The circumstances of how Gramma came to live with us rather than him and his family was never made clear to me.
She stayed on as our cook and the a.m.'s companion until I was 12.
At that time she went back to Germany for a few weeks’ vacation. During her absence the a.m. convinced me she was the root of all our disagreements and didn't I think she should be asked to move out of our house when she returned?
I didn't know what to say and, with more prodding from the a.m., I said it might be different.
In my mind I wasn't so sure.
I didn't always call her Gramma, though. Stuart naturally called her that and one day I started to and it stuck. Nobody minded, least of all she. Stuart protested she wasn't my real grandmother and I successfully argued that "Gramma" was her name...not her relationship to me. He was "Stuart". She was "Gramma".
He bought it.
Lesson: Learning to rationalize is essential.

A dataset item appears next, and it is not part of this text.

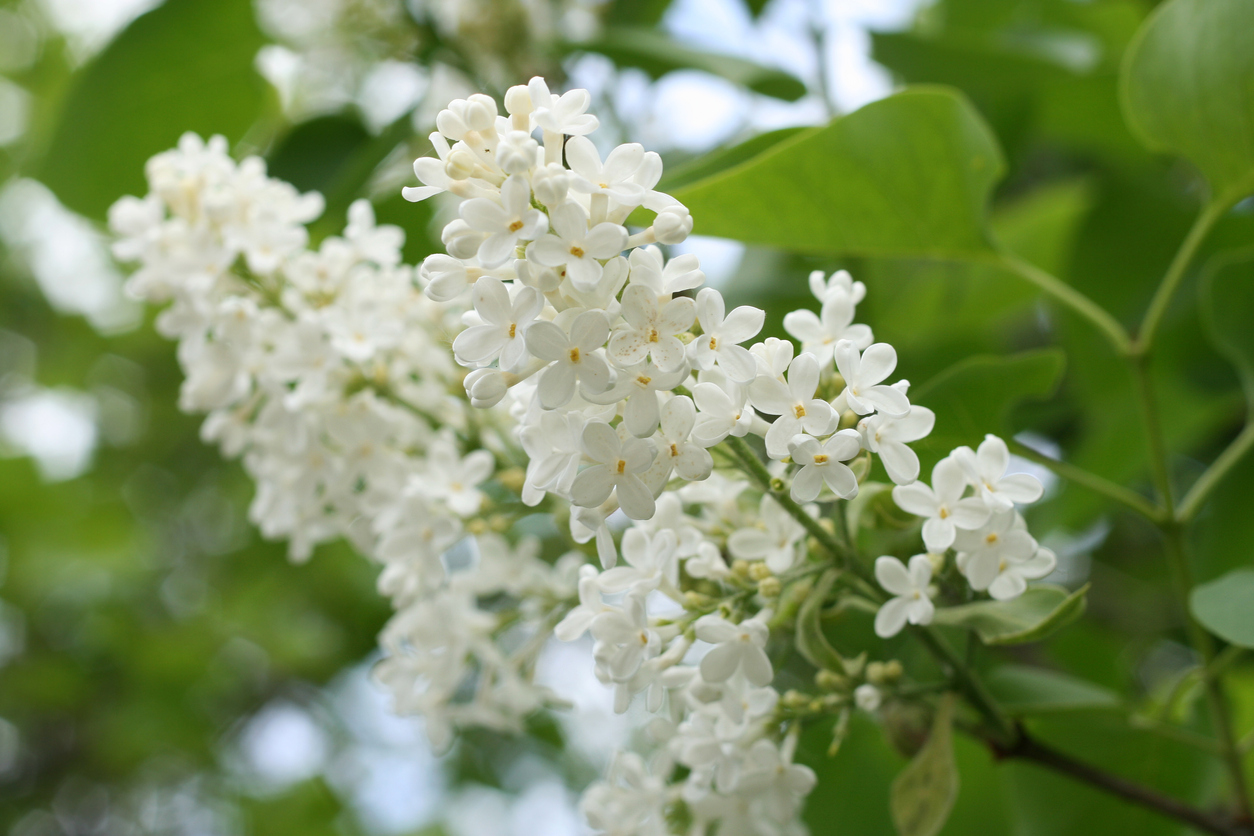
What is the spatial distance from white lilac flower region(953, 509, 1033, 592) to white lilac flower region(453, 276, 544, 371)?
12.8 inches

About a year after her arrival we had a backyard talent show. The neighborhood kids came and sang and danced on a picnic table shoved up against the garage/servant's quarters behind the house. We even had a “servant” living there in those days: the current maid and her occasional boyfriends.
An outdoor light attached to the eave of the garage roof was our spotlight.
Naturally, I wanted to perform, too. Never mind I didn't know any songs and couldn't dance a lick but I got up on that stage anyway and winged-it.
I haven’t any idea what I did but I kept thinking the lighting was all wrong. I could feel its "heat" on my left ear; but, somehow, I instinctively knew it should be shining on my face from the front. I could "feel" its absence.
That night I knew I was going to be an entertainer when I grew up!
Lesson: If you want to be seen, you have to find your light!